[Dataset records]
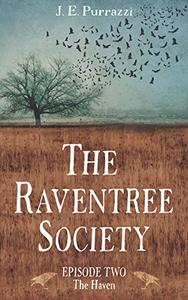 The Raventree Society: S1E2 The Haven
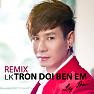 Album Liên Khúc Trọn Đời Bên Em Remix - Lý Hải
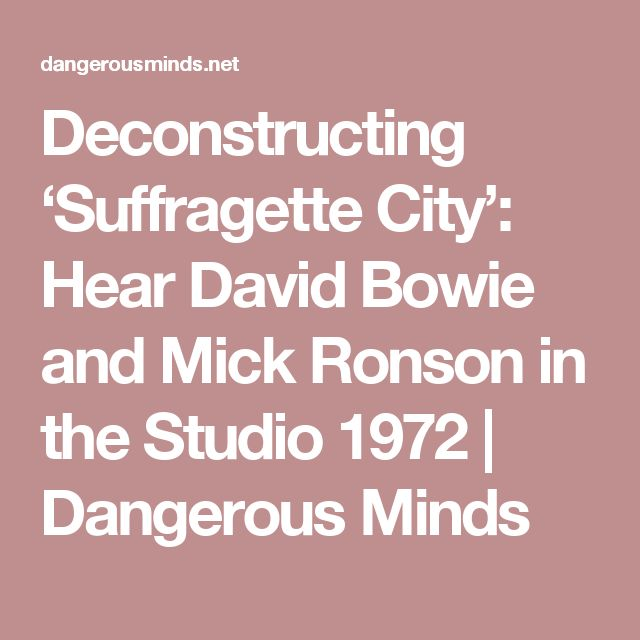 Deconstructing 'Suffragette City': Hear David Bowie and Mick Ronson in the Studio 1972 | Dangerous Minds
...
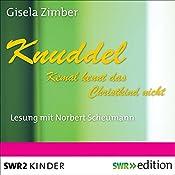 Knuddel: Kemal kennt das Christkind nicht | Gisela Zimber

[Work order] Starting at the line that contains "The Raventree Society: S1E2 The Haven" and ending at the line that contains "Deconstructing 'Suffragette City': Hear", transcribe the material above exactly, excluding pictures.

[Exercise output]
 The Raventree Society: S1E2 The Haven
 Album Liên Khúc Trọn Đời Bên Em Remix - Lý Hải
 Deconstructing 'Suffragette City': Hear David Bowie and Mick Ronson in the Studio 1972 | Dangerous Minds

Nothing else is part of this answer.